My Real Response to the Bad Networker on LinkedIn

I can't find the sender of the message on LinkedIn that prompted this post.

I'll keep looking though, because the consensus seems to be that it would be very important to respond to the person. Not in the way that I wrote in the first post. That was a little bit of self-indulgent venting. But in a way that is helpful, positive and encouraging. Otherwise, how will that person ever grow and become more successful if no one lets them know what they're doing isn't being well-received?

But what to say?!

I'm eagerly awaiting a column by my friend Tiffany Nielsen of Premier Etiquette that will be published in tomorrow's Business Street Online. But here's my first draft of my serious, respectful, and (hopefully) helpful reply:
Thank you for your message. I appreciate that you feel I could be very helpful to you in building your business. I'm also flattered that you believe I have influence with my contacts. I've worked long and hard to build relationships and develop trust with the people I know.

I believe that a strong network is vital to business success and that good business people deal with each other in a straightforward and honest way. Therefore, I have to let you know that your approach, while sounding like good networking on the surface, didn't have the effect that you may have hoped for.

In networking, or even in plain old selling, there needs to be a benefit for both parties. I understand the benefit for you if we got together and I provided you with leads, but I have to ask where the benefit is for me? There is very little motivation on my part to make this appointment.

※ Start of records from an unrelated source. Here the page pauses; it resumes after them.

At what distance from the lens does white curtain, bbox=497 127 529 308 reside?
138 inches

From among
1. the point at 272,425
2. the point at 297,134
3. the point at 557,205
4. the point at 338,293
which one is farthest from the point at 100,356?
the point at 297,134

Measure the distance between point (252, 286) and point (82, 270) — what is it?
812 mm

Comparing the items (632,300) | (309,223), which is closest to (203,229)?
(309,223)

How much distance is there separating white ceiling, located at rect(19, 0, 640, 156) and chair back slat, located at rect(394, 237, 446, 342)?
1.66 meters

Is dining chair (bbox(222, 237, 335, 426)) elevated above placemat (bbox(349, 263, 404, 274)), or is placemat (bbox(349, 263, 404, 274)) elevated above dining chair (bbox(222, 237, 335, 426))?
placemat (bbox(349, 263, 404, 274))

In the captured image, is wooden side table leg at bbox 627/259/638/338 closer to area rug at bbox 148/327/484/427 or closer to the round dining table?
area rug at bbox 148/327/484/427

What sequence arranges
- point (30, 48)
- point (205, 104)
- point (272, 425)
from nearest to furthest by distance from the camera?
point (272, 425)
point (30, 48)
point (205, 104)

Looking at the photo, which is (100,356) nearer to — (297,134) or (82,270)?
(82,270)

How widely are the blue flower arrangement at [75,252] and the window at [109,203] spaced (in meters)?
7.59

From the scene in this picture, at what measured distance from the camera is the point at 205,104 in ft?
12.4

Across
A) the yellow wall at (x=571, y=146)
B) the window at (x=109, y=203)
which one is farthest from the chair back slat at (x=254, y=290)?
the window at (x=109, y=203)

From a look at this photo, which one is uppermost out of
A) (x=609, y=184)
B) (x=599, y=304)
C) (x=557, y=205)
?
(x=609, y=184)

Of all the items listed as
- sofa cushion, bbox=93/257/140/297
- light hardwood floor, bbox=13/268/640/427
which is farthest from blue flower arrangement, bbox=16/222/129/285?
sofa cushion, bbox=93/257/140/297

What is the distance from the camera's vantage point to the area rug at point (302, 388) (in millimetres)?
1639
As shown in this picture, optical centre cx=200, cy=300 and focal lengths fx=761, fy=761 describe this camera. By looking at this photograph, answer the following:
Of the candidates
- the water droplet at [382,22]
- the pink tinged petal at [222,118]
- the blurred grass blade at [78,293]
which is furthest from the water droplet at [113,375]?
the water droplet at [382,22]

And I hope you understand that from my perspective, there is a great deal of risk on my part since I don't know you and aren't familiar with your product. It's nothing personal - how could it be since we've never met? - but I would be making recommendations to my friends based on one meeting designed to help you, without addressing any of my needs.
That's it so far. What do you think?

And how do I wrap it up? Have a meeting anyway? Invite them to a Chamber event? Find some way to learn more about them without a meeting?

All ideas and suggestions will be taken seriously.